Data listing:
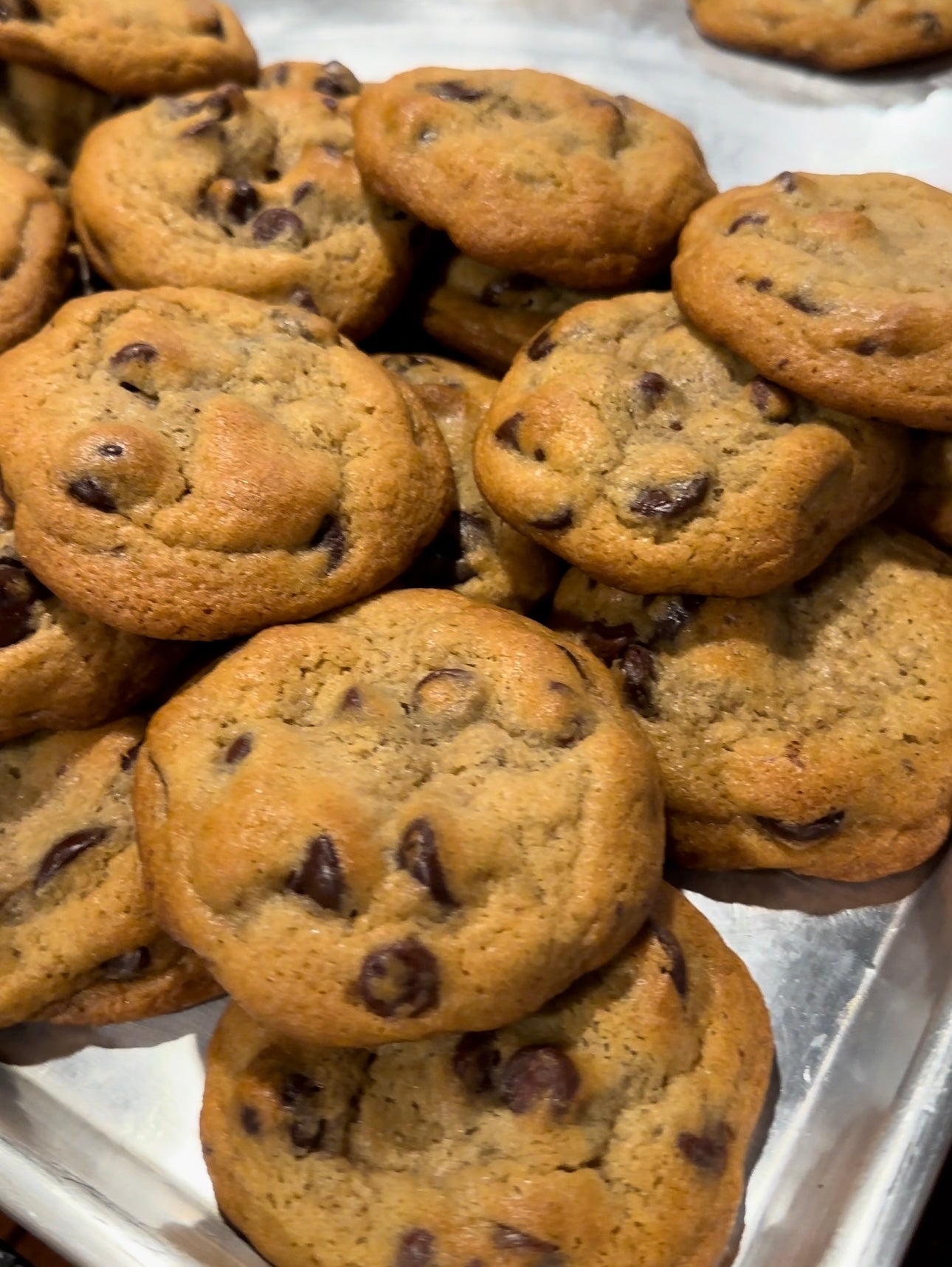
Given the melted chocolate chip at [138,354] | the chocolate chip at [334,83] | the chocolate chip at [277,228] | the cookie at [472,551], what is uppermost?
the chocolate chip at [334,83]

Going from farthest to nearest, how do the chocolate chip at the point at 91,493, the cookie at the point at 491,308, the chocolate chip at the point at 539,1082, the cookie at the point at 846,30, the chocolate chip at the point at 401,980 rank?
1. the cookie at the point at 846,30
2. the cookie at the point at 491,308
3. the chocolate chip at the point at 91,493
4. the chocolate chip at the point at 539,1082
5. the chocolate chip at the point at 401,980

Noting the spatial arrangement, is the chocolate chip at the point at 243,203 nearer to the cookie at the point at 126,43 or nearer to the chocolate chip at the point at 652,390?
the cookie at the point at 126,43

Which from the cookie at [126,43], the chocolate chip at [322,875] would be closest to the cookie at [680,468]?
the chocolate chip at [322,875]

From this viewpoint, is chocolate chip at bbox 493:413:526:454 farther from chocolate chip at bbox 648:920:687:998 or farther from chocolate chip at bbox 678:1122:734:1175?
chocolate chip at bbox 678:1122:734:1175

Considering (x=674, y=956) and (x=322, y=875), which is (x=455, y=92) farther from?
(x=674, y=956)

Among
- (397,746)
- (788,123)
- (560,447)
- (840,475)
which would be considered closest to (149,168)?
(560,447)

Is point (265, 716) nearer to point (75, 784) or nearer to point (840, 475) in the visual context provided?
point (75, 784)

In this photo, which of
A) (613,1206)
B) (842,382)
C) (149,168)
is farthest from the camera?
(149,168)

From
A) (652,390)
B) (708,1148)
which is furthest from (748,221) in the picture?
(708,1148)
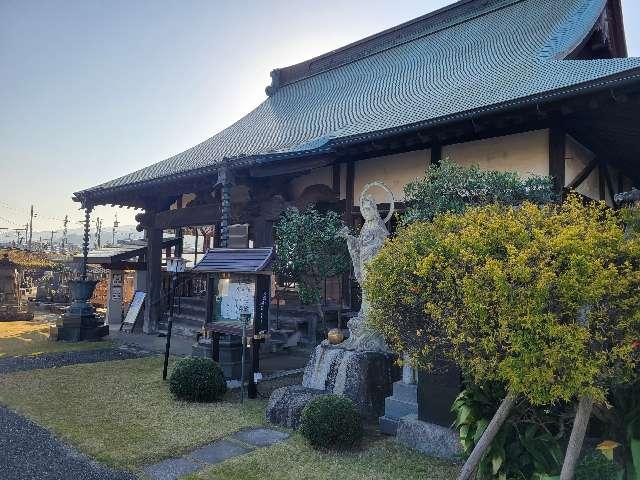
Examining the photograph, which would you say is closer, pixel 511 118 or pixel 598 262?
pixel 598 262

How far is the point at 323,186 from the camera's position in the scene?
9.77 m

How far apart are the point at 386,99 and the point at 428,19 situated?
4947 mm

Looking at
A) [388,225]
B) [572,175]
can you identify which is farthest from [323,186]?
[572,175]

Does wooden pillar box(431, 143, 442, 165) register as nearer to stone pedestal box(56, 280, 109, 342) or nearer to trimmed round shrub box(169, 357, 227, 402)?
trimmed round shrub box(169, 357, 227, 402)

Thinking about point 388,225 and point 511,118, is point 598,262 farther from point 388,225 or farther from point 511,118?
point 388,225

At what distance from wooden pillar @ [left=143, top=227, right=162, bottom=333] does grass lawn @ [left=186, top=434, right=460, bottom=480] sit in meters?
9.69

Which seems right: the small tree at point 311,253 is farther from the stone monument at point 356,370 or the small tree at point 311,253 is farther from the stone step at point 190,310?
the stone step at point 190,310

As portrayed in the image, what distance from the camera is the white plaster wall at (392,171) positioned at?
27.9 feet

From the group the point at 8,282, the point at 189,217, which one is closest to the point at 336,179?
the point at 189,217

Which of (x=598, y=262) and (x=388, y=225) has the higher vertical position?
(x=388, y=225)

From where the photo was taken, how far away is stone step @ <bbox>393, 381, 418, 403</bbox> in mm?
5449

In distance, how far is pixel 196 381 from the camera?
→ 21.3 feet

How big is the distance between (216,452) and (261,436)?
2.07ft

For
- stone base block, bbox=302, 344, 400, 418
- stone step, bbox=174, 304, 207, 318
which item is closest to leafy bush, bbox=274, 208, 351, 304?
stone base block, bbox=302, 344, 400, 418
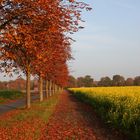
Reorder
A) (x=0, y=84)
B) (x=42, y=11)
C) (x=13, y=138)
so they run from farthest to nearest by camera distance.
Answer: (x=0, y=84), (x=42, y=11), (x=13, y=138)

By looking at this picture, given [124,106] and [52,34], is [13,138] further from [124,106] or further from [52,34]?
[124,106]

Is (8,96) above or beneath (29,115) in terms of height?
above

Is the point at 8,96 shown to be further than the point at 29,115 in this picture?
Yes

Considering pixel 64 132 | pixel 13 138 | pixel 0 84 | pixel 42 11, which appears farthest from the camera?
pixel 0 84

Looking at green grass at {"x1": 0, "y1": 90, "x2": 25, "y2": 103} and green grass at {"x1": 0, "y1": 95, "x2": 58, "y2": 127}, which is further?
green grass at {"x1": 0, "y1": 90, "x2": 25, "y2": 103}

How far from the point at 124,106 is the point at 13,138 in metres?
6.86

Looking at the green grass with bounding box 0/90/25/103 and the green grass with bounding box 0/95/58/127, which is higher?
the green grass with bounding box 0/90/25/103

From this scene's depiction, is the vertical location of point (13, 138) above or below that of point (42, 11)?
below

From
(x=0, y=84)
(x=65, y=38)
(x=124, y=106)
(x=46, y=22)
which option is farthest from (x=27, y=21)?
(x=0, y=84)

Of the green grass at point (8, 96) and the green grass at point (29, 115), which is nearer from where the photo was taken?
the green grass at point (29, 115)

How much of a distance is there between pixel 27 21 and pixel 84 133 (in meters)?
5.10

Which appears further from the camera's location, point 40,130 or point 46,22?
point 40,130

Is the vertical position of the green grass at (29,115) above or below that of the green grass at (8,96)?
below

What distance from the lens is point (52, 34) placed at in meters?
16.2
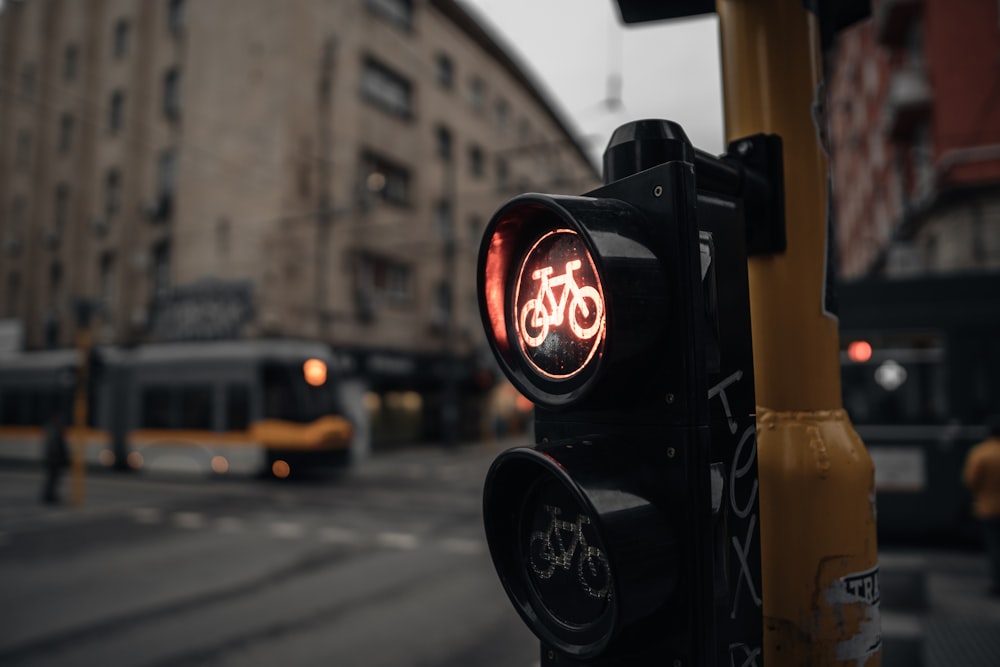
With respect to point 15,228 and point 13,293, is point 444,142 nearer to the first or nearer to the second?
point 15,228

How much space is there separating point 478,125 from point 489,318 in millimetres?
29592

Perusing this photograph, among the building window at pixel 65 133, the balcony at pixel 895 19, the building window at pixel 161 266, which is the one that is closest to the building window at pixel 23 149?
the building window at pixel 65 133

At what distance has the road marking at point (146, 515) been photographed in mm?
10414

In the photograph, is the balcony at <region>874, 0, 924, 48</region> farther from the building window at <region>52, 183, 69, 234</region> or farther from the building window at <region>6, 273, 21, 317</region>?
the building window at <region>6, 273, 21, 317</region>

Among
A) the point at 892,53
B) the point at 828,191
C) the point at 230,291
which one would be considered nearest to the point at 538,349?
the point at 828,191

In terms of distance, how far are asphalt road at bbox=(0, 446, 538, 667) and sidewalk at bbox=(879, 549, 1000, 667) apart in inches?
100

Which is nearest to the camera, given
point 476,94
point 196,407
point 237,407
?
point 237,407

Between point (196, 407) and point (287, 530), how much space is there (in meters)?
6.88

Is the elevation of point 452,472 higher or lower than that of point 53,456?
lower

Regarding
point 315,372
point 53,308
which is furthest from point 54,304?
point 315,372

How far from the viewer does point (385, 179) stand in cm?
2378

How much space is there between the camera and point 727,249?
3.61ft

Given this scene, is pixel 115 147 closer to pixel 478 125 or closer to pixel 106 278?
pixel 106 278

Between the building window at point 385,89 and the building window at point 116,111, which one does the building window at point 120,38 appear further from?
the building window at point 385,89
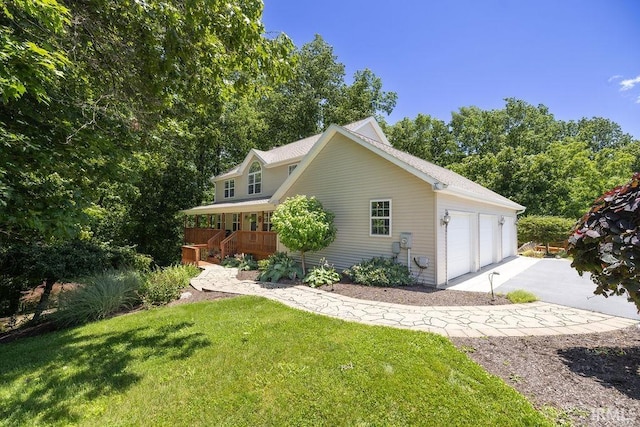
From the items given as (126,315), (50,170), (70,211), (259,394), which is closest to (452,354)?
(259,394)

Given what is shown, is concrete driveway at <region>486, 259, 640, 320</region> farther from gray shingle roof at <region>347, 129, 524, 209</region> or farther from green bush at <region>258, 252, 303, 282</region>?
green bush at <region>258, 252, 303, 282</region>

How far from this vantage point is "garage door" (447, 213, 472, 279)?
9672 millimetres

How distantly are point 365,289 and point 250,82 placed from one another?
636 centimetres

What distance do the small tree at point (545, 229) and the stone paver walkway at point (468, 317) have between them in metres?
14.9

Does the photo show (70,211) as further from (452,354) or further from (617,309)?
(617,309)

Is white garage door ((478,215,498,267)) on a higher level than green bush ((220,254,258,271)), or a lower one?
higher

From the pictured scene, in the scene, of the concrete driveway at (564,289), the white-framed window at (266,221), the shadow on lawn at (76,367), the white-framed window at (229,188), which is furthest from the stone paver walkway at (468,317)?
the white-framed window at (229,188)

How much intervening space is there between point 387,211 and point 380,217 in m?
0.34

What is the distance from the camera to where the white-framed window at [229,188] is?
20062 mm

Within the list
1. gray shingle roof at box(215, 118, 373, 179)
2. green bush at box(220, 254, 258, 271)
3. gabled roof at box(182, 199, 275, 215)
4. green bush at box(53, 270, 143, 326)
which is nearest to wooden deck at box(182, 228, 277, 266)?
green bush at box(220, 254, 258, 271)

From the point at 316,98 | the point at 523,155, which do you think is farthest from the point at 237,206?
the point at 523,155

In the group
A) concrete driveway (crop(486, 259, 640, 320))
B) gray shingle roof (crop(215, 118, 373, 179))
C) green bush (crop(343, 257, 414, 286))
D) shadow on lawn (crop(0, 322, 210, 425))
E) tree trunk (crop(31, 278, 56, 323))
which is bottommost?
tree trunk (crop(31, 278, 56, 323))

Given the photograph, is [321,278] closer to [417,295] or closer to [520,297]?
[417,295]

Set problem: Rewrite the stretch from the line containing "At what distance has" through the line containing "636 centimetres", swapping "camera" for "lens" and changing nothing else. Leave the pictures out.

Solution:
At what distance has the road marking at point (146, 515) been photographed in mm?
10414

In the photograph, is the balcony at <region>874, 0, 924, 48</region> farther from the building window at <region>52, 183, 69, 234</region> or farther from the building window at <region>6, 273, 21, 317</region>?
the building window at <region>6, 273, 21, 317</region>

Among
A) the point at 892,53
B) the point at 828,191
C) the point at 230,291
which one would be considered nearest to the point at 538,349?
the point at 828,191

In terms of distance, how far are asphalt road at bbox=(0, 446, 538, 667) and sidewalk at bbox=(879, 549, 1000, 667) apart in inches?
100

Which is nearest to the lens, given
point 476,94
point 196,407
point 237,407
?
point 237,407

Between point (196, 407) and point (287, 530), how much space is there (in meters)?
6.88

Is the elevation of point 452,472 higher or lower than that of point 53,456?
lower

Regarding
point 315,372
point 53,308
which is furthest from point 54,304?
point 315,372

How far from the viewer does point (385, 179) stand in cm?
2378

How much space is there between the lens and point 727,249?
3.61ft

Given this scene, is pixel 115 147 closer to pixel 478 125 or closer to pixel 106 278?
pixel 106 278

Between the building window at point 385,89 and the building window at point 116,111, which one does the building window at point 120,38 appear further from?
the building window at point 385,89
From the items given as (126,315), (50,170), (70,211), (259,394), which is closest to (452,354)?
(259,394)

Given what is shown, is concrete driveway at <region>486, 259, 640, 320</region> farther from gray shingle roof at <region>347, 129, 524, 209</region> or farther from green bush at <region>258, 252, 303, 282</region>?
green bush at <region>258, 252, 303, 282</region>

How far from this vantage point is "garage door" (447, 213, 472, 279)?
9672 millimetres

How distantly are point 365,289 and point 250,82 placed from one another?
636 centimetres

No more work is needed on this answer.